The Takeaway: Researchers interested in how different methods of communication correlated with the sender's honesty set up a little experiment. 48 full-time MBA students were asked to divide $89 dollars between themselves and a fictional second party who did not know the exact dollar amount the students had been given. The other party, the students were told, would be compelled to accept whatever offer was given.

Some students used email and some pen-and-paper to communicate how much they had received (truthfully or not) and their plans to divvy up the loot. The researchers found that "students using e-mail lied about the amount of money to be divided over 92% of the time, while less then 64% lied about the pot size in the pen-and-paper condition."
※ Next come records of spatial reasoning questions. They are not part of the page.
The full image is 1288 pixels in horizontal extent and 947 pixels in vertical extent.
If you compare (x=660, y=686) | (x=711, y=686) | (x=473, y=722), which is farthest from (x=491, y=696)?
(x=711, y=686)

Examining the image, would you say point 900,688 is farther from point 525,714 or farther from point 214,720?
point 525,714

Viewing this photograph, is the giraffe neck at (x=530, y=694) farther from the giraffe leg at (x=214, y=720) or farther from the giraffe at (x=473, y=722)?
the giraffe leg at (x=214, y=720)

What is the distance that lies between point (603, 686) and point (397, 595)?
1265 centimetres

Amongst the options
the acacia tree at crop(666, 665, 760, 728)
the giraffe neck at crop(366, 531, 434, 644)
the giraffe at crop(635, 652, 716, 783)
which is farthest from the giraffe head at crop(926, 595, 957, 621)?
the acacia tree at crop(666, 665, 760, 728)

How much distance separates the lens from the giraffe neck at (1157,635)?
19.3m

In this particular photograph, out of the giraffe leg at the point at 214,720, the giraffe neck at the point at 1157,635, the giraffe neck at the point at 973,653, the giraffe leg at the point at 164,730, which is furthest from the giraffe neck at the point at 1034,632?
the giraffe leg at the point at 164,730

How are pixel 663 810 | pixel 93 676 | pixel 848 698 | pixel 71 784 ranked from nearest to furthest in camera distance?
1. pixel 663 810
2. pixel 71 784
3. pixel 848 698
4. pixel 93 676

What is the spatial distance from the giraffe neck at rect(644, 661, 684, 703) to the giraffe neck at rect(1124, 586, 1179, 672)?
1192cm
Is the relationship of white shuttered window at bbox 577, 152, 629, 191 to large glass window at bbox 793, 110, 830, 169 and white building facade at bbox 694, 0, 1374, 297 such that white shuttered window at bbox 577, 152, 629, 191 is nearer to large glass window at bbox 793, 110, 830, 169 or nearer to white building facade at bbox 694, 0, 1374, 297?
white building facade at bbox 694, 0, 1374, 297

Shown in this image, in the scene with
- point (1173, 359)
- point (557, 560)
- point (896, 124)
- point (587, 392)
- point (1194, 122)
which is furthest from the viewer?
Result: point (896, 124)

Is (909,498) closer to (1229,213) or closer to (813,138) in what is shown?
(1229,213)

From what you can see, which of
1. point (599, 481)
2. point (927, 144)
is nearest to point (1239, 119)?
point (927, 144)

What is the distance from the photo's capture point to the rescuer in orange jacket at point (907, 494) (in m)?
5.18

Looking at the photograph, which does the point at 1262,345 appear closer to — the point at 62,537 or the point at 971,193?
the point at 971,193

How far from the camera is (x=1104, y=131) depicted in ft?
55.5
Not only did those using email lie more frequently, they also claimed to feel more justified deceiving their correspondent about the size of the pot. A follow-up study indicated that the more familiar an emailer was with his correspondent, the less likely it was that he would be deceptive.

Perhaps these results are just a corollary of the old truism that the anonymity of the Internet sometimes means less than lovely aspects of people come out online. But then again, writing a letter to a stranger is pretty anonymous as well. Whatever the explanation, the takeaway is clear, beware the corrupting temptation of email on both yourself and your team.

The Question: No lying now: how does your honesty in emails compare to your honesty in other forms of communication?